Two strong guys took our two long, heavy couches to the dump the other day as part of a purging effort of Mary’s that I’ve warmed up to, though at times I fear I may be the next to go.
It is true, as she says, that I am a spreader, at times a superspreader, and a piler as opposed to a filer. The large dining room table (does anyone want it?) from which a leaf and three fiddleback chairs were removed recently, often is pretty much covered with 8-by-10 notebooks upon which I’ve scribbled, newspaper clippings, and old sports pages from piles that take up much of the floor space in my small office at The Star. Messiness has always been next to godlessness in my lexicon, proof positive that I’m busy, though, I’ll admit, not very organized, a trait that may be all the more evident should one’s spouse be an archivist.
Now that the couches — I almost said “coaches,” which, for me, a sportswriter who until now has had no sports to write about in the past nine months, would have been an interesting slip — have gone, I find I do like the open look.
Two chairs, one with a leather ottoman, with small round tables and lamps to read by, and a dog bed in between, are all that’s left.
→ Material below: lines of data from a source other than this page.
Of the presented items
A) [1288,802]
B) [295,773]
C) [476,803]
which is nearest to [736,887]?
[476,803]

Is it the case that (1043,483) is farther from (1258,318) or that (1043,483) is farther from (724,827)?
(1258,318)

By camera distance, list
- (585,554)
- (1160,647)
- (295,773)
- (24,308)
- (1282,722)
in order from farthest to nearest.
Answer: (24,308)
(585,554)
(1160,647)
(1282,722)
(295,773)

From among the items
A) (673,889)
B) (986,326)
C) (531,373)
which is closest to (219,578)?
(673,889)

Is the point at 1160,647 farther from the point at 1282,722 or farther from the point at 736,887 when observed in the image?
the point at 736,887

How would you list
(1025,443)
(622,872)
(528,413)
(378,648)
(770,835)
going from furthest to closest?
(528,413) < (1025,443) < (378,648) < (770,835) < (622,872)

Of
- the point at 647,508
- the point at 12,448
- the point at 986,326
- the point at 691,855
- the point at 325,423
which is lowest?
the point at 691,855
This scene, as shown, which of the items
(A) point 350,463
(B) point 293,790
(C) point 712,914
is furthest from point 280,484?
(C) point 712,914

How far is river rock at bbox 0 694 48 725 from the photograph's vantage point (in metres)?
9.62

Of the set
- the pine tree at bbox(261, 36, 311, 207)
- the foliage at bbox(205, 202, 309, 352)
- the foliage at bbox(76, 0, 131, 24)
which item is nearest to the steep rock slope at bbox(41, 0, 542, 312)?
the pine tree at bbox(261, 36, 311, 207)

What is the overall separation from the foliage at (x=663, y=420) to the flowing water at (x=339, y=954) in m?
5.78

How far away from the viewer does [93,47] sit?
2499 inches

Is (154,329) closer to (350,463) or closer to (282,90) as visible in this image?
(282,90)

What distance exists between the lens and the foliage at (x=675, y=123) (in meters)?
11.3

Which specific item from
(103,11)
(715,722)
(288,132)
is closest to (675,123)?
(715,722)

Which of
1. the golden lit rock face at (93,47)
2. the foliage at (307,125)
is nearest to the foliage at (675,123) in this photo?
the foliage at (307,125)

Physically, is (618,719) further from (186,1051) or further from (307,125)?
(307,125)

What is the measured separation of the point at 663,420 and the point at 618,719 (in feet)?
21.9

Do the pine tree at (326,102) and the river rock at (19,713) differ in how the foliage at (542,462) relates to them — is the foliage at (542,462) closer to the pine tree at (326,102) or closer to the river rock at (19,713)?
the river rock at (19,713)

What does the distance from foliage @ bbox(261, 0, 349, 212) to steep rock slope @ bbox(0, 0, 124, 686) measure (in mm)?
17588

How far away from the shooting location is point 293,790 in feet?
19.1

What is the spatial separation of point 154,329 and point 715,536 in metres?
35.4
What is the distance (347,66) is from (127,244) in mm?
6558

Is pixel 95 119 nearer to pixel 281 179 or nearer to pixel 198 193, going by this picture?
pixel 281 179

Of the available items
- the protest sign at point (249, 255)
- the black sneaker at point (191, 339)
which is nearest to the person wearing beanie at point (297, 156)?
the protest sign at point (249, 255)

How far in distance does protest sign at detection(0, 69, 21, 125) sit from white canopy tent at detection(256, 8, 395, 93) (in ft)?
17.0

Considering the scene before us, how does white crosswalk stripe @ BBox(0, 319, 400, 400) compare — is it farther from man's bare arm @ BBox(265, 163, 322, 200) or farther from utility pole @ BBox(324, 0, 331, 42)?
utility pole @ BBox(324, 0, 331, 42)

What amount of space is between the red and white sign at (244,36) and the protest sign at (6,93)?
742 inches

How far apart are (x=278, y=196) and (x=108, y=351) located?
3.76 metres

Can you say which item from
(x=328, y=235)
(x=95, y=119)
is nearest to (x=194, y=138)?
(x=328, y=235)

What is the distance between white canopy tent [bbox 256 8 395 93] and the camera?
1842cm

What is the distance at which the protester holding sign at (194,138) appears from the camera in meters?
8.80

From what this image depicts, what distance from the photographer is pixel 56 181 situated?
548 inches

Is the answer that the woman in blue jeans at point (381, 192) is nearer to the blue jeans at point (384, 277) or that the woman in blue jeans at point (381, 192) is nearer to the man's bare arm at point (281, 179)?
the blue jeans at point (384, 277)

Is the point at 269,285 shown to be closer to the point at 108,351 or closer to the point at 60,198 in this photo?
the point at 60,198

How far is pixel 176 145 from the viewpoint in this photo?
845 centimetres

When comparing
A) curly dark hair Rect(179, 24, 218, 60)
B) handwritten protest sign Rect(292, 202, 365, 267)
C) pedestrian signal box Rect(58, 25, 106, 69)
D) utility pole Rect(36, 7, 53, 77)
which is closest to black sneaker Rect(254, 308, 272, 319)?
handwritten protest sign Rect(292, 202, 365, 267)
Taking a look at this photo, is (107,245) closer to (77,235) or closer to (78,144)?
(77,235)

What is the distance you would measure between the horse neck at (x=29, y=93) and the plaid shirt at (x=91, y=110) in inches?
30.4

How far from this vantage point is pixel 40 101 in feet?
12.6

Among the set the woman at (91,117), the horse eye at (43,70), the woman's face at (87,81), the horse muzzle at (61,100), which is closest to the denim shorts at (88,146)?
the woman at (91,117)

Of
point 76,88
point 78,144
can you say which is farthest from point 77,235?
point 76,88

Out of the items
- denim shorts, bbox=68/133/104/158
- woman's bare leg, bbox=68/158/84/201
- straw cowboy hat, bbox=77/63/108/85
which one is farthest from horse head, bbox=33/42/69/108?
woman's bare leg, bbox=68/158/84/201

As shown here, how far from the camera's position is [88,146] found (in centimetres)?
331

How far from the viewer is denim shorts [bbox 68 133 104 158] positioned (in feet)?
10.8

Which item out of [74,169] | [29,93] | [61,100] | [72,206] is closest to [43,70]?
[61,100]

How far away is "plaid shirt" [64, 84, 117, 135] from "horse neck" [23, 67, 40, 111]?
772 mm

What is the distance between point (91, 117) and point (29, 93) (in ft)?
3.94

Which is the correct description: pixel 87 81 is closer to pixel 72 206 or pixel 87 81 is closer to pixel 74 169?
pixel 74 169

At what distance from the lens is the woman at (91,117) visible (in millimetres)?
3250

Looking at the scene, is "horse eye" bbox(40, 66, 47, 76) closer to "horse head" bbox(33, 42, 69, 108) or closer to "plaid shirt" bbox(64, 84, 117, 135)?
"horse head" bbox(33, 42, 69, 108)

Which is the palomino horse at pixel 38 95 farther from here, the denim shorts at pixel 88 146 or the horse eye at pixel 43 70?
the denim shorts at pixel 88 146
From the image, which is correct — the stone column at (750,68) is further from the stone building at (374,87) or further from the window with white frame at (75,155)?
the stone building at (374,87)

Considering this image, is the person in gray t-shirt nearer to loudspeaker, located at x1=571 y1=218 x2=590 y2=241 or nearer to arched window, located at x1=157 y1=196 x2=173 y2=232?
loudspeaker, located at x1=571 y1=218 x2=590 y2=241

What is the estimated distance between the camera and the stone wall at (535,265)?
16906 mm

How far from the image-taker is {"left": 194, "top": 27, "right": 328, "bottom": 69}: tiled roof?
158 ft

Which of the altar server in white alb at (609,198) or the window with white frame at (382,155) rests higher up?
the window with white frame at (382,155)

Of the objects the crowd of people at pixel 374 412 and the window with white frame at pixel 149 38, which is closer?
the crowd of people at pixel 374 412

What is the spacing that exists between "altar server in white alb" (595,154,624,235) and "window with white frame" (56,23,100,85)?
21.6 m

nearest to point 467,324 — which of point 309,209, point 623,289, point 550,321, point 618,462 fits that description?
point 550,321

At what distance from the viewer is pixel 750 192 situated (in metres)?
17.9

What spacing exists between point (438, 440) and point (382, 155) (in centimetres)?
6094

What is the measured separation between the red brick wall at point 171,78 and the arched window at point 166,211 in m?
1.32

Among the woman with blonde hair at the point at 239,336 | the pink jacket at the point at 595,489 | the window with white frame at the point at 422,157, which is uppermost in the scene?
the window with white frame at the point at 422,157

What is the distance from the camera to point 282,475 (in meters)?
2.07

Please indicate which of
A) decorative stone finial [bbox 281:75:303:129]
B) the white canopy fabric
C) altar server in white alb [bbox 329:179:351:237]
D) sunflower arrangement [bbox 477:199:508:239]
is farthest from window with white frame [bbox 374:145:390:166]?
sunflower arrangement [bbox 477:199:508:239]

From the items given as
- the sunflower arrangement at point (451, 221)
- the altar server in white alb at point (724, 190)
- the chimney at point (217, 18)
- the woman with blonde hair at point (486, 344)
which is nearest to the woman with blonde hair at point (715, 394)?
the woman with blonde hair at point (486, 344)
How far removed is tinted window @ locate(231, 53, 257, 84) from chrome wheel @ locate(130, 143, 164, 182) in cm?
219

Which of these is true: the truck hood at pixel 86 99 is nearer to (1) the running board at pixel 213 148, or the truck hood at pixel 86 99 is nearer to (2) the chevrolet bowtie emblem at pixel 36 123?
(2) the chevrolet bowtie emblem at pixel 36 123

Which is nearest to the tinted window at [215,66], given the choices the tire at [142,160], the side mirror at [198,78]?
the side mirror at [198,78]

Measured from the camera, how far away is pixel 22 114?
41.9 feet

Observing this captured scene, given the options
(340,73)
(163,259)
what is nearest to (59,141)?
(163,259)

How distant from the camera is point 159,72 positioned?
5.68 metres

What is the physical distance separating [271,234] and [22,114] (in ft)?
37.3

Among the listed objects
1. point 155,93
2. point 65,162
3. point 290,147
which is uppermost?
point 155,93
Very Japanesey, I say to Mary, which reminds her she wants to go there, and to California, Costa Rica, and New Zealand too.
“Thousands of frequent flier miles and nowhere to go,” I say, feigning a sigh, happy really to be here, as I have been throughout the pandemic, with her — so happy, in fact, that when she asked me, looking up from The Times’s kids’ section the other day, to describe 2020 in one word, I said, knowing full well how unutterably sad it’s been, in the United States and throughout the world, I said (and please forgive me), “Glorious.”